MIT alum brings predictive algorithms to the auction house
Kelly Shen, a 2017 MIT graduate, develops algorithms at Sotheby's to forecast art prices based on market trends and artist popularity. She also works on cataloging and managing website traffic for live auctions. Shen credits her MIT math and computer science training, along with her passion for drawing, for her role in the emerging field of art intelligence.
Shen’s dual background in mathematics and computer science, sharpened by MIT’s Project Laboratory in Mathematics, taught her to translate complex puzzles for varied audiences—a skill she now applies to auction forecasting. Her role also involves technical infrastructure, such as managing live-auction web traffic and cataloging works, blending data precision with art-world logistics. Beyond her day job, she remains active in MIT alumni networks, including serving as vice president of the Association of MIT Alumnae. Her stated pragmatism—prioritizing audience engagement over algorithmic elegance—reflects a broader industry shift toward user-centric tech applications in traditional markets like fine art.
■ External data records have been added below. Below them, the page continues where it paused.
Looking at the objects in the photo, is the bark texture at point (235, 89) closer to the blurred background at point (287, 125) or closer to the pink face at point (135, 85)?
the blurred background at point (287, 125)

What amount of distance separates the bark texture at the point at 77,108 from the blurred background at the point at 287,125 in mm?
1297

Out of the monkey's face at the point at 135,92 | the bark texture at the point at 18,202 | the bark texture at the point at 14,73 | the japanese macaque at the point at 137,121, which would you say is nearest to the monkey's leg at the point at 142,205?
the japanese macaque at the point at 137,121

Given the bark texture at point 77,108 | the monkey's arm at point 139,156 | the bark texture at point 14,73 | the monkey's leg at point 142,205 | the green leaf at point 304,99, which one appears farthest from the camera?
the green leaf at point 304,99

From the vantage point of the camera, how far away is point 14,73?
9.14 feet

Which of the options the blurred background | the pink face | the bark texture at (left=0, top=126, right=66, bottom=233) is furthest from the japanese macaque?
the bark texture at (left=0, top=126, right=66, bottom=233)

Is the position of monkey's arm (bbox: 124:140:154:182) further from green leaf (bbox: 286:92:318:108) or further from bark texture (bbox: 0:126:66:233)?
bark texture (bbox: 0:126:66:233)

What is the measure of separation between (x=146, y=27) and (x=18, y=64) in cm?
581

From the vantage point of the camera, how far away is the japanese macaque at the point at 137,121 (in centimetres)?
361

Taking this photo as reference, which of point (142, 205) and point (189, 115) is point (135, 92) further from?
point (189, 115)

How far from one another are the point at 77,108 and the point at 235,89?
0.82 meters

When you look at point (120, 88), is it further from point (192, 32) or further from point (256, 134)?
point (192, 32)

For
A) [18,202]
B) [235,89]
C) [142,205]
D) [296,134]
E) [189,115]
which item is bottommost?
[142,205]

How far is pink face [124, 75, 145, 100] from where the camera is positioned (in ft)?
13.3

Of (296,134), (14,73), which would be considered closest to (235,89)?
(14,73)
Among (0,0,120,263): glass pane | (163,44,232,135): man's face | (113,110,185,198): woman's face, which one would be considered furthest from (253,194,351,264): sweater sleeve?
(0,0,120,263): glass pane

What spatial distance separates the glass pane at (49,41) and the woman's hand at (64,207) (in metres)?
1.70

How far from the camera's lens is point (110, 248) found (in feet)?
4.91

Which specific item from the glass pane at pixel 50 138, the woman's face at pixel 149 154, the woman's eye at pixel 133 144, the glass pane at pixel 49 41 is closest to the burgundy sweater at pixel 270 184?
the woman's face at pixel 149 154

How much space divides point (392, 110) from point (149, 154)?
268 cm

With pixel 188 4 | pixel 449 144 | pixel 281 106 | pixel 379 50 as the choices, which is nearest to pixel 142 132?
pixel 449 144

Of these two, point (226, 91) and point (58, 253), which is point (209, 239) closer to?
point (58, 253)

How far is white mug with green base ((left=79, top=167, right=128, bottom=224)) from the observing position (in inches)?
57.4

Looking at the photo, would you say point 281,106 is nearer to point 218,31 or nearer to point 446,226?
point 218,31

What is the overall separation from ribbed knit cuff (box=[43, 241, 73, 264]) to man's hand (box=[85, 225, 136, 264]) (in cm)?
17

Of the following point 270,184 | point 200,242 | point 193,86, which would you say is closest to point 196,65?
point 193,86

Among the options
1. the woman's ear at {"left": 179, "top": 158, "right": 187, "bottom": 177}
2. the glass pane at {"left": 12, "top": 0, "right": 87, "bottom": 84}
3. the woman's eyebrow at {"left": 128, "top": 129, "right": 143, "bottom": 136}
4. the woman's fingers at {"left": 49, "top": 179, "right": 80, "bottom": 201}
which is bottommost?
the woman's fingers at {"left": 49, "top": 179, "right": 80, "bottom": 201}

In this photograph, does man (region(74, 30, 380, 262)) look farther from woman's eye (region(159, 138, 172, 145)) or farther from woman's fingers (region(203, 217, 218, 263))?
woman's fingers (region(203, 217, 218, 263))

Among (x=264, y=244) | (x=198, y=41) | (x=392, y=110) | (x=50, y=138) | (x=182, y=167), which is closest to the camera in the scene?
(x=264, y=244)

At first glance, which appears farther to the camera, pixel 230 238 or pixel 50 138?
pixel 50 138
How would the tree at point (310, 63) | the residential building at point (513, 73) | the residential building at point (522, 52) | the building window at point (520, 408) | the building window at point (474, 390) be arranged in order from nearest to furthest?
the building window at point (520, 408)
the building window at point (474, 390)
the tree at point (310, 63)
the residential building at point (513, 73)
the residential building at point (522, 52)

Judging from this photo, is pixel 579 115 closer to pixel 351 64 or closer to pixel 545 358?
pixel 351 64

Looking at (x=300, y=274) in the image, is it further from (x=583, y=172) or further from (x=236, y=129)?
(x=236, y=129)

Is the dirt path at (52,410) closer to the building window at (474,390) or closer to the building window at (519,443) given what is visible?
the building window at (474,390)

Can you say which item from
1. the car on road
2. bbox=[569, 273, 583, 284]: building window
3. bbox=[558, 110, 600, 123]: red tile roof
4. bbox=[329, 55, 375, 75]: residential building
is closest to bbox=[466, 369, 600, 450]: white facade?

This convergence of predictive algorithms and auction houses could reshape how art is valued and traded, affecting collectors, artists, and smaller galleries who may rely on data-driven pricing. While such tools may increase market transparency and efficiency, they could also reinforce existing popularity biases, potentially overshadowing emerging or unconventional artists. Buyers and sellers alike may need to adapt to a landscape where quantitative forecasts complement—or challenge—human expertise.